§ Texto da página:
<<<<

Mistagogia da Palavra

A liturgia deste domingo apresenta-nos algumas pessoas que foram chamadas a desempenhar a missão de anunciadores da palavra de Deus. Todos se sentem indignos, incapazes e inadequados. Mas também é dito que a falta de preparação e a sua indignidade não são motivo de desistir. O que é preciso é ter a consciência de que é Deus que chama, que a obra é d’Ele e que purifica os seus profetas e os seus apóstolos e os habilita a anunciar a sua mensagem. Da parte destes o que têm a fazer é confiar e avançar com a sua colaboração e actualização e lançarem as redes sem medo.
A 1ª leitura é do Livro do Profeta Isaías. Este profeta, enquanto se encontra em oração no templo, de Jerusalém, tem um a visão interior da glória de Deus, visão que ele descreve em termos humanos, e dá-se conta de que o Senhor o chama a ser profeta. Sente, por um lado a santidade de Deus e, por outro, a própria indignidade. Purificados os seus lábios pelo fogo sagrado, responde: “Eis-me aqui, podeis enviar-me”.

>>>>

§ Dados guardados:
<<<<

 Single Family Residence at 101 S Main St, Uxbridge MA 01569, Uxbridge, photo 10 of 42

>>>>
<<<<

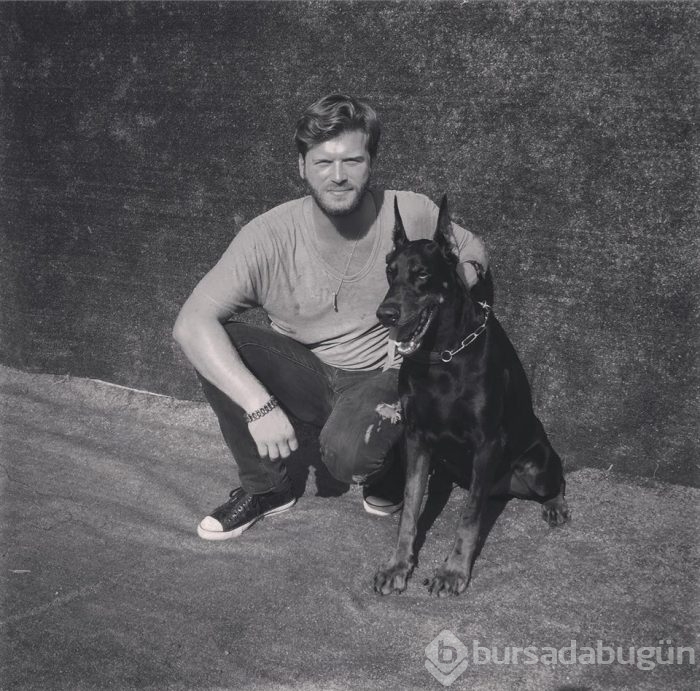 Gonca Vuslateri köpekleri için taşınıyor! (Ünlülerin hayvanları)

>>>>

§ Problema A:
Diga se cada afirmação concorda com o texto sobre a Mistagogia da Palavra, respondendo sim ou não e citando as palavras do texto que o decidem: (i) a falta de preparação é motivo para desistir; (ii) Isaías tem a visão enquanto está em oração no templo; (iii) os lábios de Isaías são purificados com água.
§ Problema B:
No texto sobre a Mistagogia da Palavra, o que responde Isaías depois de terem sido purificados os seus lábios?
§ Problema C:
Prossiga o texto sobre a Mistagogia da Palavra a partir da última frase apresentada.
Os registos não servem para nada aqui.

§ Espaço de resposta A:
(i) Não: "a falta de preparação e a sua indignidade não são motivo de desistir".
(ii) Sim: "enquanto se encontra em oração no templo, de Jerusalém".
(iii) Não: "Purificados os seus lábios pelo fogo sagrado".

§ Espaço de resposta B:
Isaías responde: "Eis-me aqui, podeis enviar-me".

§ Espaço de resposta C:
A 2ª leitura é da Primeira Epístola aos Coríntios. Perante a dúvida de alguns cristãos de Corinto no que respeita à Ressurreição, S. Paulo lembra-lhes a profissão de fé que tinham feito e que já vinha de trás: “Foi sepultado e ressuscitou os terceiro dia, segundo as Escrituras”. Lembra depois as seis aparições de Jesus ressuscitado aos vários discípulos, que assim chegam à fé na Ressurreição guiados pelas Escrituras e pelo Espírito Santo. O próprio Paulo, de perseguidor da Igreja, é agora aquele que, com a graça de Deus, trabalha mais que todos os outros.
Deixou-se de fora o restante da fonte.